Accelerating the Solution of Linear Systems by Iterative Refinement in Three Precisions

by Erin Carson and Nick Higham

lu-ir-hsd.jpg
Half precision LU factorization (H,S D) can deliver full single precision accuracy (Algorithm New), just like traditional iterative refinement (S,S,D: Algorithm Trad).

With the growing availability of half precision arithmetic in hardware and quadruple precision arithmetic in software, it is natural to ask whether we can harness these different precisions, along with the standard single and double precisions, to solve problems faster or more accurately.

We have been investigating this question for linear systems Ax = b with a nonsingular matrix A, for which the standard solution process is by LU factorization.

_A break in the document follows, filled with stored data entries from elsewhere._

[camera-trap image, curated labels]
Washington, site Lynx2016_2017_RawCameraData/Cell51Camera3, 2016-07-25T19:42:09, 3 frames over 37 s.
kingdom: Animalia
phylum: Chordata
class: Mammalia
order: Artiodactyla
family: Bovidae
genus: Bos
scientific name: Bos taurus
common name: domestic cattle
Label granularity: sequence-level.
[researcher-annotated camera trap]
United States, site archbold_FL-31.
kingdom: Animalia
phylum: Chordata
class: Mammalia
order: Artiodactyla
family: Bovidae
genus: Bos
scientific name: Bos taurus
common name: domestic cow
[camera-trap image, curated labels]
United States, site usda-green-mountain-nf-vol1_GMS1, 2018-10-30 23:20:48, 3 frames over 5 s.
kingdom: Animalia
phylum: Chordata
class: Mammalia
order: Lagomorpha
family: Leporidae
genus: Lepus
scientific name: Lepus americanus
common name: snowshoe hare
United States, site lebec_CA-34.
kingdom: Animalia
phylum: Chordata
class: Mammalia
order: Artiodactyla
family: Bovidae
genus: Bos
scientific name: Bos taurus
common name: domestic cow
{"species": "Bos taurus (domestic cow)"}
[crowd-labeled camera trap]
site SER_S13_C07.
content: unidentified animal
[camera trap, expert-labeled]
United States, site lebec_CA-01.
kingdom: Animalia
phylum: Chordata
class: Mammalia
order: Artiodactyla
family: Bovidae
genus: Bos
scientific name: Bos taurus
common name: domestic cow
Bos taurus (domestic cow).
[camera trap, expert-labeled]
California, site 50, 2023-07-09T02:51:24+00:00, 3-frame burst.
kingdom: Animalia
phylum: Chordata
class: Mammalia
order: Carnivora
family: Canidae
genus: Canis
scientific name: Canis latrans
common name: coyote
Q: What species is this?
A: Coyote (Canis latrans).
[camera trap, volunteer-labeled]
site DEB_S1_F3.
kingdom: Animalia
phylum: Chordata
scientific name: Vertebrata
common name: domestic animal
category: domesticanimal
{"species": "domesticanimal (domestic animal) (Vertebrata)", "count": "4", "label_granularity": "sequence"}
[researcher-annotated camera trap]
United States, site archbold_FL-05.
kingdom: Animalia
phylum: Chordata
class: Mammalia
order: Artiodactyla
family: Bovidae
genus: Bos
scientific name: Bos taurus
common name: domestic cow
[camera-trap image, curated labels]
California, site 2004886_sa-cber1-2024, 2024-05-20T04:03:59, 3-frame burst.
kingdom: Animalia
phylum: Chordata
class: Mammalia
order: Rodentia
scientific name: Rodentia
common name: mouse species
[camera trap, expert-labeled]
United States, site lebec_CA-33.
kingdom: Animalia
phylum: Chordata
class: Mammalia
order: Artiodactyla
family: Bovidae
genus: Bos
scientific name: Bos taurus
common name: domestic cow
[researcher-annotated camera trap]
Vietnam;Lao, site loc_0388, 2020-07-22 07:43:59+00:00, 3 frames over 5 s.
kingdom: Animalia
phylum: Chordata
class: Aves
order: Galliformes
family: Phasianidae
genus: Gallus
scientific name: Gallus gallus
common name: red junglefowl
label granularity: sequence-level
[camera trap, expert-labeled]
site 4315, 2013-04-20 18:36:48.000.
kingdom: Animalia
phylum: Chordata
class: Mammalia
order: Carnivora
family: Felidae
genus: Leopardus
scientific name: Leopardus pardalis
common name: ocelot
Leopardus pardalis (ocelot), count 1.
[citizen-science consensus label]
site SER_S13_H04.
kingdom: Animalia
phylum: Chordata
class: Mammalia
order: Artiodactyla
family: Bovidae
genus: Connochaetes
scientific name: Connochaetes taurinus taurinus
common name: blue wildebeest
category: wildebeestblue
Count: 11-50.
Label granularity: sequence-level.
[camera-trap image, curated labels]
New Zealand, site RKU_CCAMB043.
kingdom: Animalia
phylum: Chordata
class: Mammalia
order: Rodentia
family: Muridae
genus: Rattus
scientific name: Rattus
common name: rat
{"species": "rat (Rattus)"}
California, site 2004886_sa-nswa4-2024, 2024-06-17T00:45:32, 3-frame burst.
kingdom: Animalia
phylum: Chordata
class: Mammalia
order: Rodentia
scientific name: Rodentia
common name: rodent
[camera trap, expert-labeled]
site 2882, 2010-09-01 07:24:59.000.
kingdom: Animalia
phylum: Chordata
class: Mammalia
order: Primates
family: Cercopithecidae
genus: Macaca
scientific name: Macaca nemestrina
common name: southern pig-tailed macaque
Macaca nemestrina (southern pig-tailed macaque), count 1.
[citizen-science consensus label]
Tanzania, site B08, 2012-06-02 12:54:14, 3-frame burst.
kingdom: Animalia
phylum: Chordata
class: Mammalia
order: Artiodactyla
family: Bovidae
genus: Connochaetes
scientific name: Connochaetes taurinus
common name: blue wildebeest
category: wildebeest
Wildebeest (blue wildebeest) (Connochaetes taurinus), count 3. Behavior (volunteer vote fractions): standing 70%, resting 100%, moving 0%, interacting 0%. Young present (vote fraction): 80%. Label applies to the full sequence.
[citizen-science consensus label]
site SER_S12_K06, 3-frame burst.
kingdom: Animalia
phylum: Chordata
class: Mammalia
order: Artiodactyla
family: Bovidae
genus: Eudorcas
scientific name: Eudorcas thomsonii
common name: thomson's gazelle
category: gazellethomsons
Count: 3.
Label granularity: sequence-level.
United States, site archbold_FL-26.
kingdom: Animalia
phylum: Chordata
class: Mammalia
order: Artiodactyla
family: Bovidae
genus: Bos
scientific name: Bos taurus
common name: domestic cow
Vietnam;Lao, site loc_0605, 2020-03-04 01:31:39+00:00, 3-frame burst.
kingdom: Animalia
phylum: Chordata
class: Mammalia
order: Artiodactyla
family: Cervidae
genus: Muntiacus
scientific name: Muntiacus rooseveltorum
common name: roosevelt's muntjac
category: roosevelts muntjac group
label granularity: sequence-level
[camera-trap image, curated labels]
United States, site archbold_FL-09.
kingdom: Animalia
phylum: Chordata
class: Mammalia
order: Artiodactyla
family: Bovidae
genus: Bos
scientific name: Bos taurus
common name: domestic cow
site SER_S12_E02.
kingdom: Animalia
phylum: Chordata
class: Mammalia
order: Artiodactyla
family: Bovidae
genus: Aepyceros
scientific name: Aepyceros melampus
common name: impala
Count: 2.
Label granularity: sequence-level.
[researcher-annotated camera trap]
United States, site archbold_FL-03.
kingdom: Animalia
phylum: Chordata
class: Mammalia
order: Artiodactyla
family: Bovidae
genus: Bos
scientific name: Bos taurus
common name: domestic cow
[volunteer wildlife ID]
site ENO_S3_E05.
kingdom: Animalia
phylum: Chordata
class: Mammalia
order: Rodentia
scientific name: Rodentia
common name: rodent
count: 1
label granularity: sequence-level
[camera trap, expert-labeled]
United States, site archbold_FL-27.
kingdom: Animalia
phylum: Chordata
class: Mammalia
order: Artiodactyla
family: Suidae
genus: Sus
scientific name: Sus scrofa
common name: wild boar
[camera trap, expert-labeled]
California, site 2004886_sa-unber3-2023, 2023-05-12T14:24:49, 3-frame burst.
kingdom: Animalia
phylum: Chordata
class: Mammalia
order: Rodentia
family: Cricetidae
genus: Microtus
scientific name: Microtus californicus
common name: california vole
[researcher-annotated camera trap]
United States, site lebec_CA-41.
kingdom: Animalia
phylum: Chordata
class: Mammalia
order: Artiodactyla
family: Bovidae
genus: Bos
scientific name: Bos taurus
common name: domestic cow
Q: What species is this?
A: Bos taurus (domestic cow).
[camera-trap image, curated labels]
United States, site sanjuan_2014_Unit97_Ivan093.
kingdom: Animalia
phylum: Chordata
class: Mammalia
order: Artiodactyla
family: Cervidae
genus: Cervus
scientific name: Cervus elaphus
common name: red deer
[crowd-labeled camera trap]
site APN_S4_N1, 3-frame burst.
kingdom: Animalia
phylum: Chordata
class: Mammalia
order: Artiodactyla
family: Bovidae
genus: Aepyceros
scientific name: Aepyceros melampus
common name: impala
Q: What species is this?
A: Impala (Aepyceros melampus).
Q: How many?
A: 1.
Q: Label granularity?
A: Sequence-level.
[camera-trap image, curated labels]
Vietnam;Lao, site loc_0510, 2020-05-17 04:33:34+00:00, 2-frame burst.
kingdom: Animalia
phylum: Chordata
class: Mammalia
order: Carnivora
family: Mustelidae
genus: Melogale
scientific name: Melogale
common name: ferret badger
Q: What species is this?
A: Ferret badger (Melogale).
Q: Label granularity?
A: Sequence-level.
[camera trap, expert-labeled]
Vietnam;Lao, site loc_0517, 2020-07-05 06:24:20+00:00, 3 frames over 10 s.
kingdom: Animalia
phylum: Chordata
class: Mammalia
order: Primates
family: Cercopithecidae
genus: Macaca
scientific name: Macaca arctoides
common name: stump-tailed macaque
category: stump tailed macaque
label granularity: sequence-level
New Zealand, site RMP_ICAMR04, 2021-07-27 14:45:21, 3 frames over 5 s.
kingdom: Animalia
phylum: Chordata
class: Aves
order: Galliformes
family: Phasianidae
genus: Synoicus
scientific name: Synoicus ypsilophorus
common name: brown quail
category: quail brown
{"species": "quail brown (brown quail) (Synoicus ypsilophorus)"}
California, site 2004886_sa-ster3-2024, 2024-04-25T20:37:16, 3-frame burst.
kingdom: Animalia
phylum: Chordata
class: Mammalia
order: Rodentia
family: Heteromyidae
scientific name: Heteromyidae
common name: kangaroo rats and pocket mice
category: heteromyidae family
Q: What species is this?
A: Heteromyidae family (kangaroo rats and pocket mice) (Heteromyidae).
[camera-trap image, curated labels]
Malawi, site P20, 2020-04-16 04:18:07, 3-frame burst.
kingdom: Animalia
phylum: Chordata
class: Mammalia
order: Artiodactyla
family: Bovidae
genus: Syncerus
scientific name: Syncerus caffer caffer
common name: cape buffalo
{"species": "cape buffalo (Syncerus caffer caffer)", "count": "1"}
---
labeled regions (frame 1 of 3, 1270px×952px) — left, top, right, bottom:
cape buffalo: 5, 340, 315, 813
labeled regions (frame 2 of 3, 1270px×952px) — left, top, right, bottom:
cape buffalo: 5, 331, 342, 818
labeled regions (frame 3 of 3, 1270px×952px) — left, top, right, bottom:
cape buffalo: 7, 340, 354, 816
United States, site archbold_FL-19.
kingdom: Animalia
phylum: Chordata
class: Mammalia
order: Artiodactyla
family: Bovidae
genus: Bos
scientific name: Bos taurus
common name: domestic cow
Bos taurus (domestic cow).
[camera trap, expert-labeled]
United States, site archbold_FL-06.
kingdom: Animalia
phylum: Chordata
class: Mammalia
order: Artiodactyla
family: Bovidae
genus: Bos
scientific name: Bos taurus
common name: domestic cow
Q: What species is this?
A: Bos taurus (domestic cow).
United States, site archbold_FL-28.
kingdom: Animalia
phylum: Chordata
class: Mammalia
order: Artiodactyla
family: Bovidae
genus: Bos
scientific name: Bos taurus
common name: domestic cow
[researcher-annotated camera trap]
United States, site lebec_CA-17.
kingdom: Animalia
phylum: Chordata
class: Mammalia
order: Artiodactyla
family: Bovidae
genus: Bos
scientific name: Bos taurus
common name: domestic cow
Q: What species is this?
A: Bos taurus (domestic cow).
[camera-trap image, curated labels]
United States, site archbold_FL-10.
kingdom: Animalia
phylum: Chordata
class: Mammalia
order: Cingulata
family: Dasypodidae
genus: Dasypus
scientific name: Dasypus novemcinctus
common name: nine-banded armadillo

By making use of iterative refinement, we are able to harness an LU factorization computed in lower precision to solve the problem up to twice as fast and with greater accuracy than with the standard approach.

Iterative refinement is an old technique for improving the accuracy of an approximate solution to a linear system Ax = b. It was used by Wilkinson and his colleagues in the 1940s in the early days of digital computing. The traditional usage employs two precisions, and fixed precision refinement has also been in use since the late 1970s.

We have found that using three different precisions, rather than the usual two, can bring major benefits. A scenario of particular interest is a mix of half precision, single precision, and double precision, with single precision the working precision in which A, b, and the iterates x_i are stored. Here is the traditional algorithm followed by the new algorithm. All computations are in single precision (unit roundoff 6.0 \times 10^{-8}) except where stated.

Algorithm Trad: two-precision refinement (single, double).
Factorize $PA = LU$.
Solve $Ax_0 = b$ using the LU factors.
for $i=0:\infty$
   Form $r_i = b - Ax_i$ in *double precision*
        and round $r_i$ to *single precision*.
   Solve $Ad_i = r_i$ using the LU factors.
   $x_{i+1} = x_i + d_i$.
end
Algorithm New: three-precision refinement (half, single, double).
Factorize $PA = LU$ in *half precision*.
Solve $Ax_0 = b$ using the LU factors at *half precision*.
for $i=0:\infty$
   Form $r_i = b - Ax_i$ in *double precision*
        and round $r_i$ to *half precision*.
   Solve $Ad_i = r_i$ at *half precision*
        using the LU factors; store $d_i$ in *single*.
 $x_{i+1} = x_i + d_i$.
end

Speed

Algorithm Trad does O(n^3) flops at single precision and O(n^2) flops at double precision. Algorithm New, however, does O(n^3) flops at half precision and O(n^2) flops at single and double precision. Both these statements assume, of course, that iterative refinement converges in a small number of iterations. There is therefore a potential two times speedup of Algorithm New over Algorithm Trad, since half precision runs at twice the speed of single precision on (for example) NVIDIA GPUs and AMD GPUs.

Accuracy

Algorithm Trad converges as long as \kappa_{\infty}(A) \le 10^8 and it yields a forward error (defined by \|x-\widehat{x}\|_{\infty}/\|x\|_{\infty}, where \widehat{x} is the computed solution) and a backward error both of order 10^{-8} (as shown by standard analysis). Our new rounding error analysis shows that Algorithm New has the same error bounds, but has the more stringent requirement \kappa_{\infty}(A) \le 10^4 for convergence.

GMRES-IR

Now we replace the solve step in the loop of Algorithm New by an application of GMRES to the preconditioned system

\widetilde{A} d_i \equiv \widehat{U}^{-1}\widehat{L}^{-1}Ad_i = \widehat{U}^{-1}\widehat{L}^{-1}r_i,

where matrix–vector products with \widetilde{A} are done at double precision and all other computations are done at single precision. Algorithm New now converges as long as \kappa_{\infty}(A) \le 10^8 and it yields forward and backward errors of order 10^{-8}. In other words, it has the same numerical properties as Algorithm Trad but potentially does half the work (depending on the number of GMRES iterations needed to converge).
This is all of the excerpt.